The records Block Start

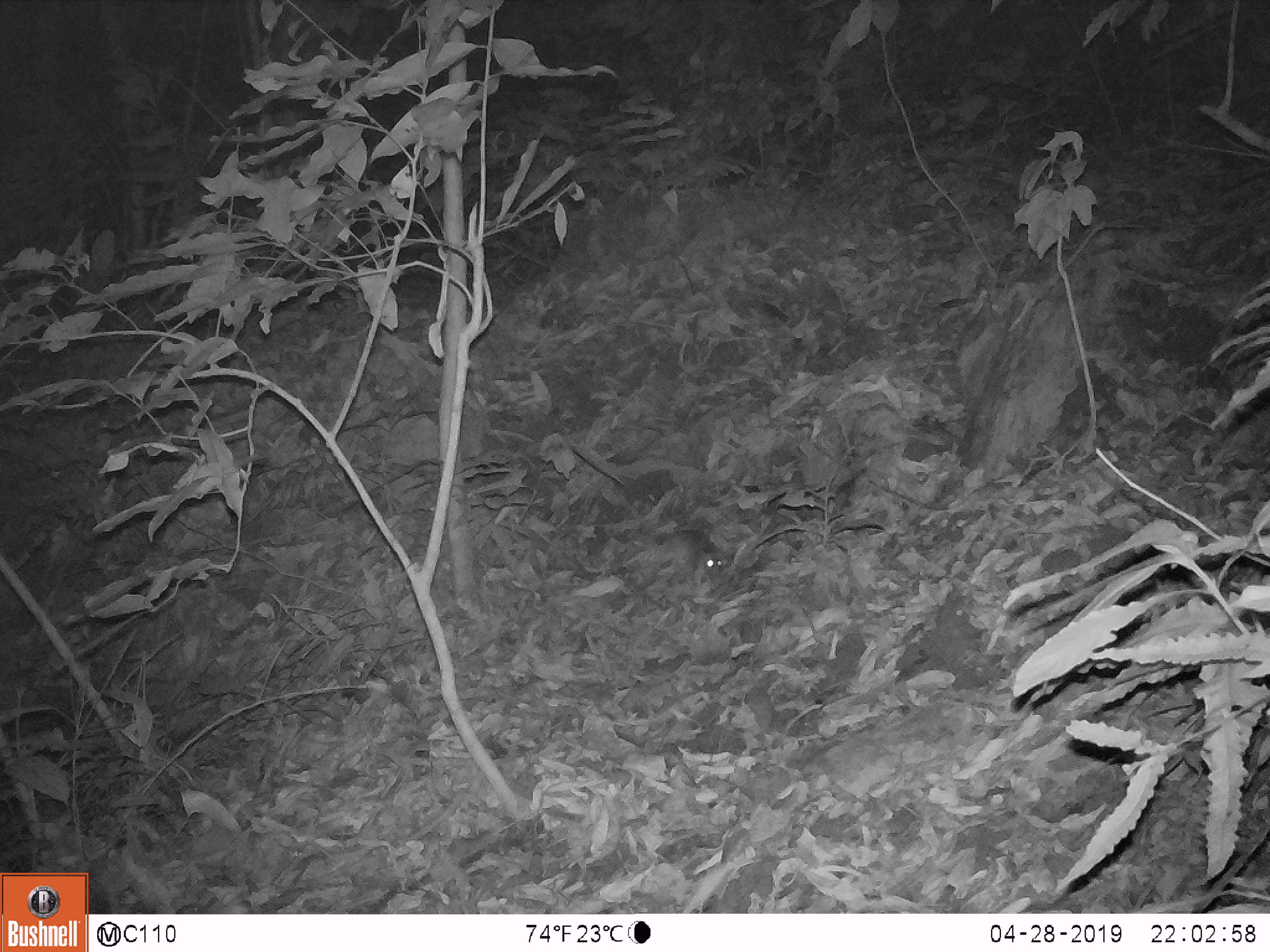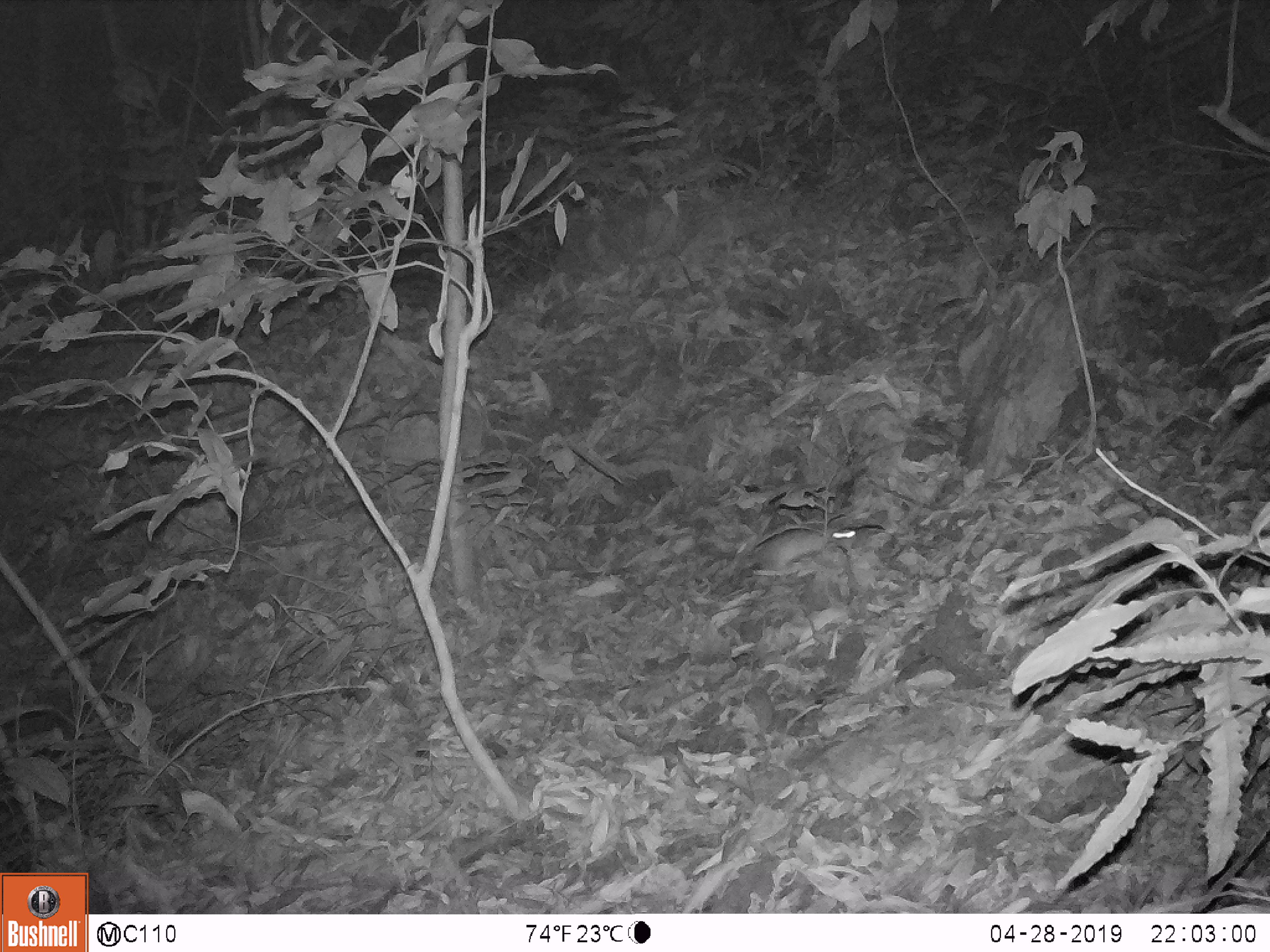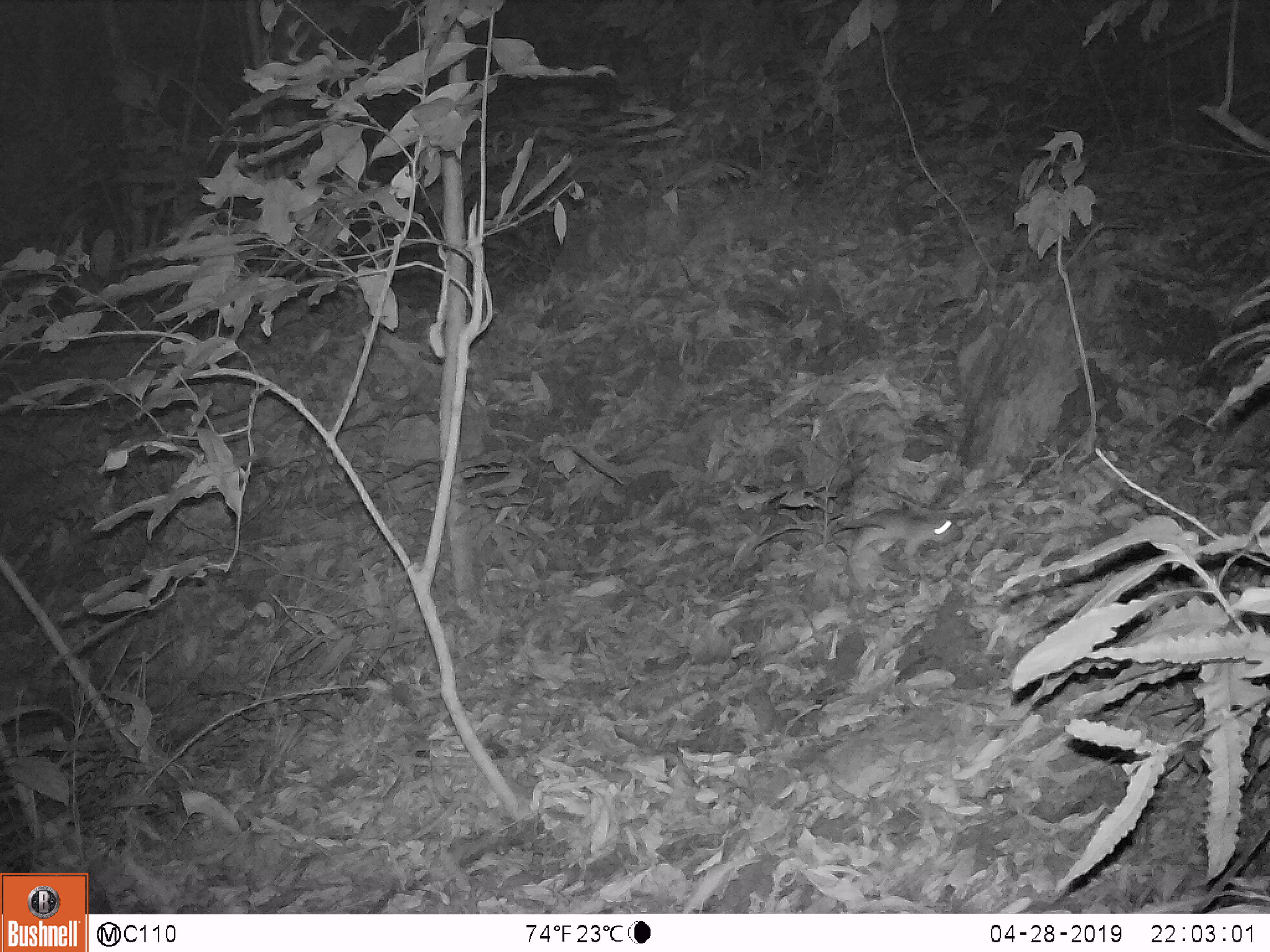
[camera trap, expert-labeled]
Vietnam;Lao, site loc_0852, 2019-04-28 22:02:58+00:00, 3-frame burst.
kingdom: Animalia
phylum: Chordata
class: Mammalia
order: Rodentia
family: Muridae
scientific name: Muridae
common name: old-world mice and rats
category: unidentified murid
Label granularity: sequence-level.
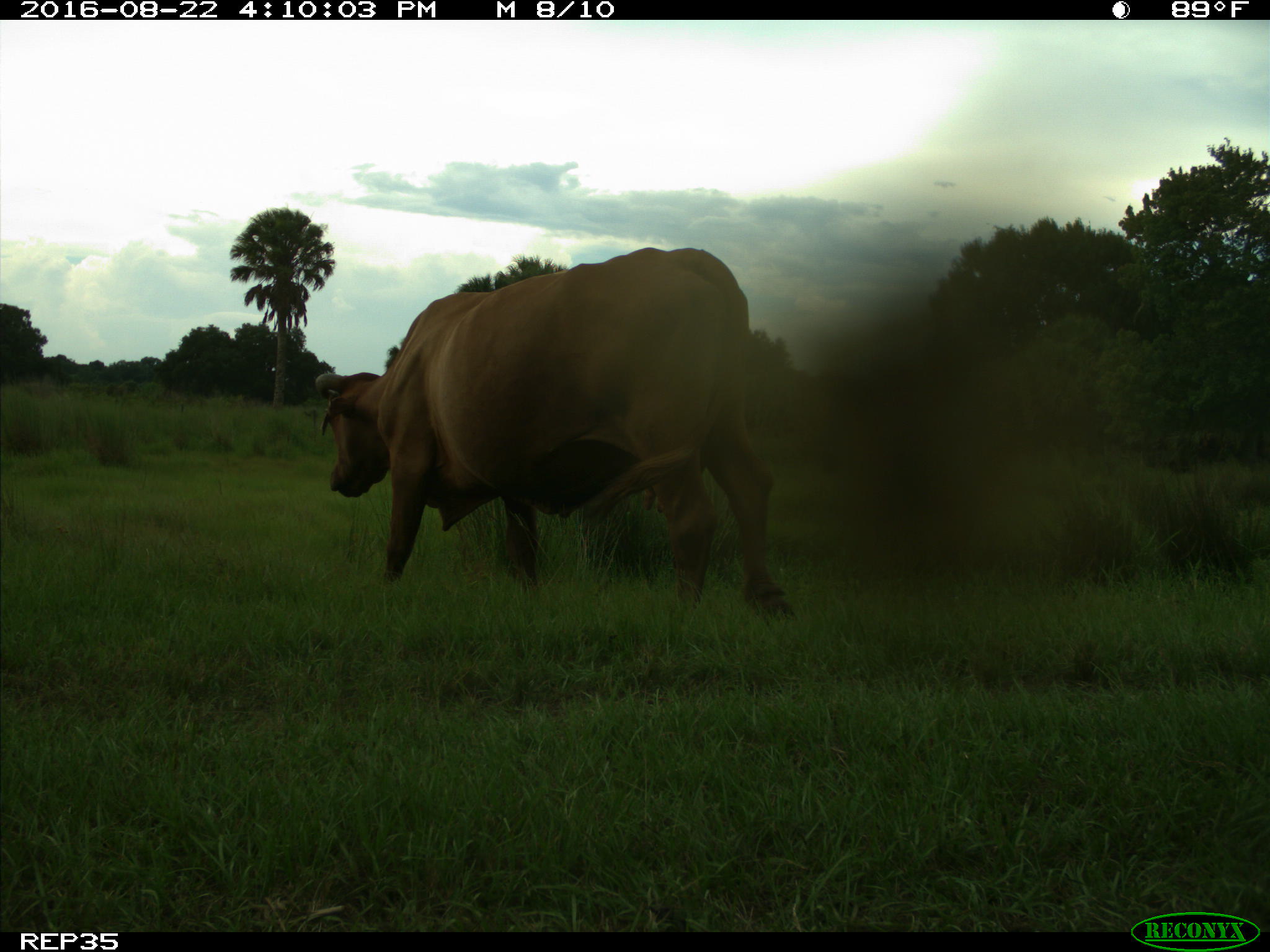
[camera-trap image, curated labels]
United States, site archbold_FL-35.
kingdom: Animalia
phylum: Chordata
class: Mammalia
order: Artiodactyla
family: Bovidae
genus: Bos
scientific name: Bos taurus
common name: domestic cow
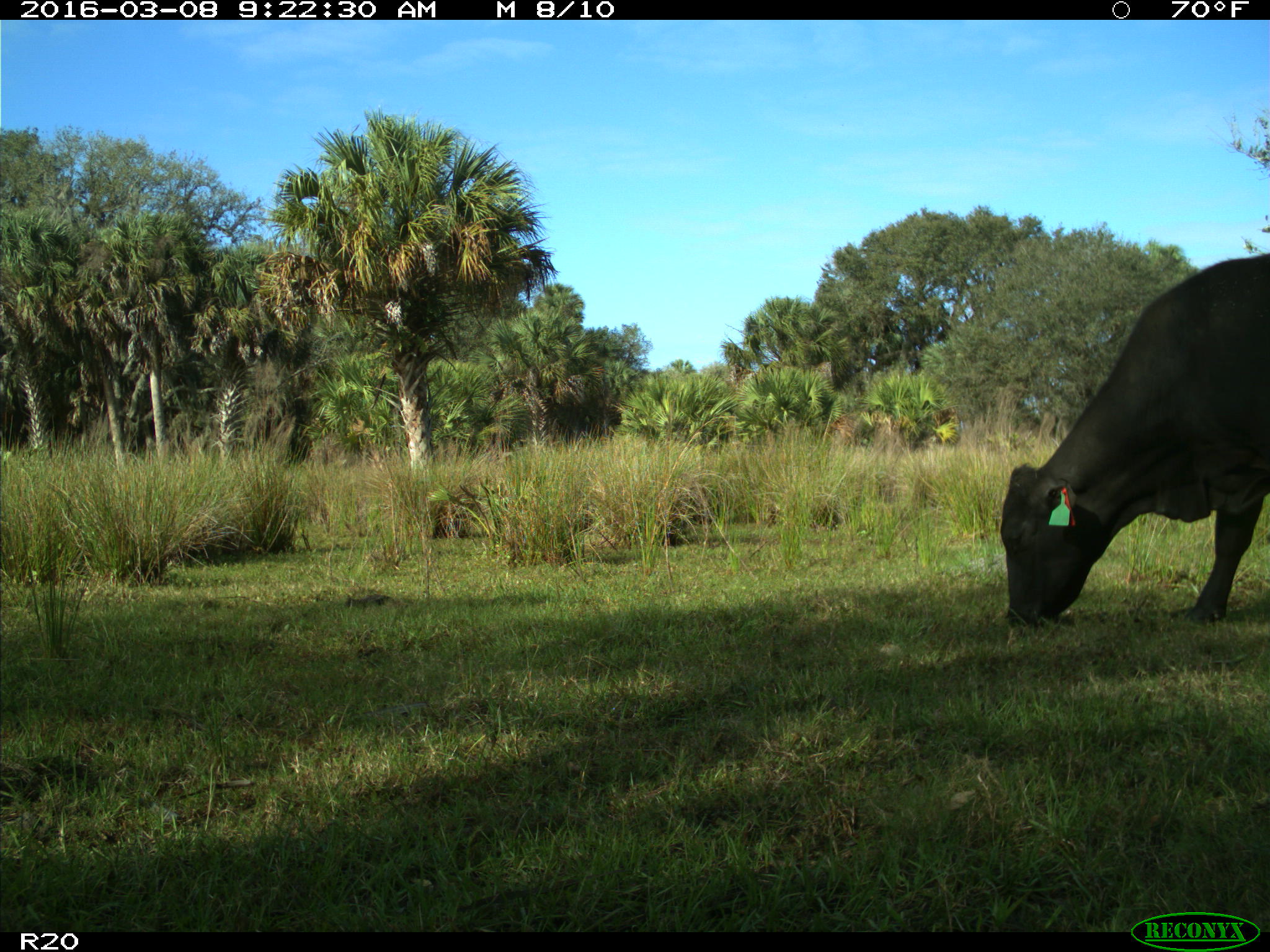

The records Block End

Problem to solve >> The answer consists of every line above in which the word "trap" occurs.

Written response >>
[camera trap, expert-labeled]
[camera-trap image, curated labels]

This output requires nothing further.